Era previsible que México se hiciera notar. Aunque la carta de López Obrador estaba en poder del rey desde hacía un mes, el Ministerio Borrell, inspirado en el espíritu de Roca Barea, la despreció y la silenció. México la hizo estallar para oscurecer los brillos de los discursos oficiales en Córdoba (Argentina). Una forma sencilla de lograr significatividad es buscar las coincidencias temporales. Y si un ciudadano privado es capaz de ver esas cosas, cabe preguntarse a qué dedican el tiempo los analistas del palacio de Santa Cruz. México puede estar ahora más a la izquierda que Macri, pero aunque estuviera cerca de VOX, jamás olvidará que tiene 124 millones de habitantes, a los que hay que sumar casi cincuenta más al norte del Río Grande. Así que será muy difícil no reconocerle que es el país líder del mundo hispano, nos pongamos como nos pongamos.

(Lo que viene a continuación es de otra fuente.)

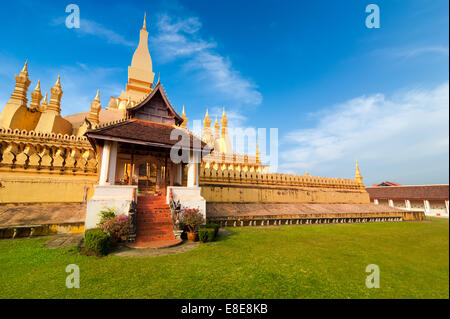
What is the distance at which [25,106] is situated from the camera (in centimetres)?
1894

La posición de un país posimperial como España siempre será difícil con sus antiguas colonias, y lo mejor es mantener una cooperación discreta y poco exultante, sin triunfalismos. Pero la situación se torna imposible si nos ven instalados en anhelos imperiofílicos. Borrell no parece el gobernante capaz de desprenderse de esos tics, ni parece comprender el daño que hace a la política internacional española. Y para colmo de males, crispado y sin reflejos, se somete a la entrevista de la Deutsche Welle, con un periodista serio e incisivo y en un programa que se llama precisamente Conflict Zone. Fue el día 21 de marzo, antes de que estallara lo de la carta de López Obrador. Sin embargo, la excepcionalidad de que un jefe de la diplomacia interrumpa una entrevista y amenace con hacerlo un par de veces más, no es algo que se pueda mantener en secreto entre la gente informada. ¿Ayudó esta improcedente actitud de abencerraje a que, tres o cuatro días después, 40 senadores franceses expusieran sus dudas sobre la justicia española y su inhumana práctica de mantener la prisión preventiva de años para personas que no han sido juzgadas? ¿Cómo no proyectar dudas sobre una democracia que mantiene esta anormalidad, por completo contraria a la presunción de inocencia?

Atónito asistí a las imágenes de la insufrible arrogancia de Borrell mientras Lucía Méndez las comentaba en 24 Horas de TVE. Lo más sensato que le escuché decir es que las preguntas del periodista alemán tenían respuestas bien fáciles y que no resultaba comprensible que un hombre de la talla intelectual de Borrell estuviera mentalmente colapsado y no pudiera responderlas con solvencia. Pero en lugar de hacer un análisis adecuado de la situación, Borrell, que manifestó estar seriamente contaminado del vicio de llevar siempre razón, sólo pudo asegurar que «bastante paciencia tuve». Olvida que un ministro de Asuntos Exteriores jamás tiene demasiada paciencia. Y luego, en una posición de conquistador dominado por el chulesco ademán imperial, se limitó a añadir que «A esta clase de personajes hay que pararles los pies».

En un libro que saldrá en mayo, en el que precisamente analizo las tesis de Roca Barea en esa biblia reaccionaria que es Imperiofobia, acabo de esta manera: «Así que al final solo puedo elevar mis oraciones para que algo no ocurra; a saber, que alguien con responsabilidades en nuestra política exterior tenga su cerebro contaminado por la bárbara mirada de ese libro». Me temo que la catástrofe apocalíptica ya se ha cumplido. Ahora solo falta que el buen Dios acorte los días del final. Para no darle demasiada satisfacción a Puigdemont.